A impugnação não merece acolhida.
A proteção conferida pelo art. 833, IV, do Código de Processo Civil alcança, em regra, vencimentos, salários, remunerações e demais verbas de natureza alimentar, desde que mantida a sua destinação essencial ao sustento do devedor e de sua família.
No caso concreto, a quantia bloqueada de R$ 6.155,89 decorre de ressarcimento de parcelas de empréstimo consignado.
Tal verba não se confunde com salário propriamente dito, pois não se trata de contraprestação paga diretamente pelo empregador como retribuição ao trabalho, mas sim de devolução de valores anteriormente descontados em razão de contrato de mútuo.

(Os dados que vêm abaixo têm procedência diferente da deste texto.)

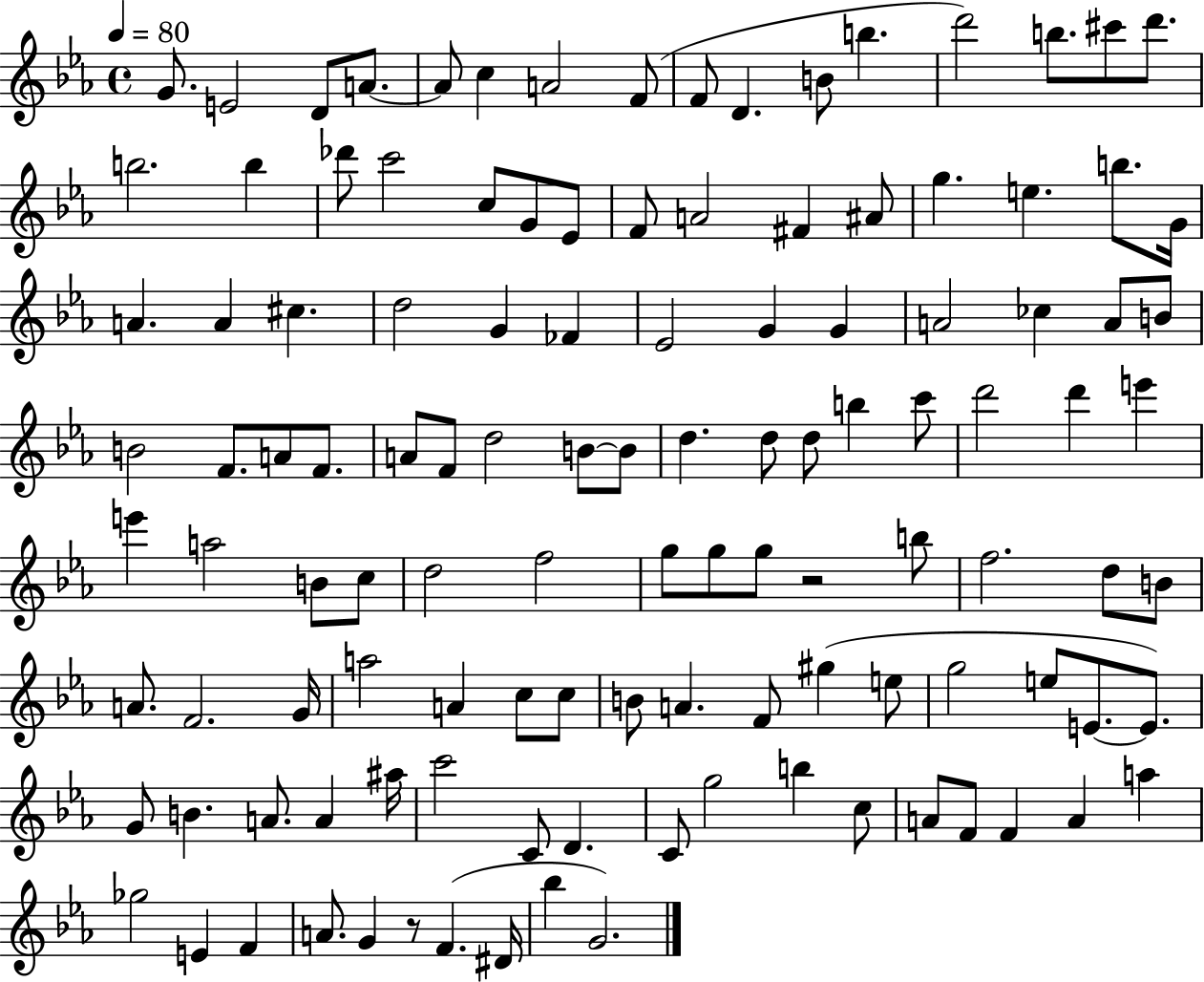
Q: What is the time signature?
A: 4/4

Para que tal quantia pudesse gozar da impenhorabilidade prevista no inciso IV do art. 833 do CPC, incumbia ao executado demonstrar que, além de ser proveniente de ressarcimento de empréstimo consignado, também seria imprescindível para o sustento próprio e de sua família — ônus do qual não se desincumbiu.

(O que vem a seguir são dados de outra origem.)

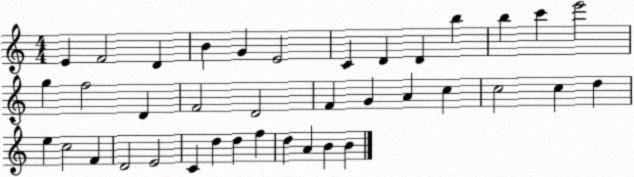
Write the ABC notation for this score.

Ressalte-se que, paralelamente, houve o ressarcimento ao executado de aproximadamente R$ 11.000,00, valor este que, em tese, poderia suprir suas necessidades imediatas.
Tal circunstância enfraquece o argumento de imprescindibilidade do montante ora constrito.
No que tange à alegação de que valores depositados em conta-corrente, até o limite de 40 salários-mínimos, seriam impenhoráveis por força de jurisprudência do Superior Tribunal de Justiça, cumpre esclarecer que tal entendimento não possui caráter vinculante.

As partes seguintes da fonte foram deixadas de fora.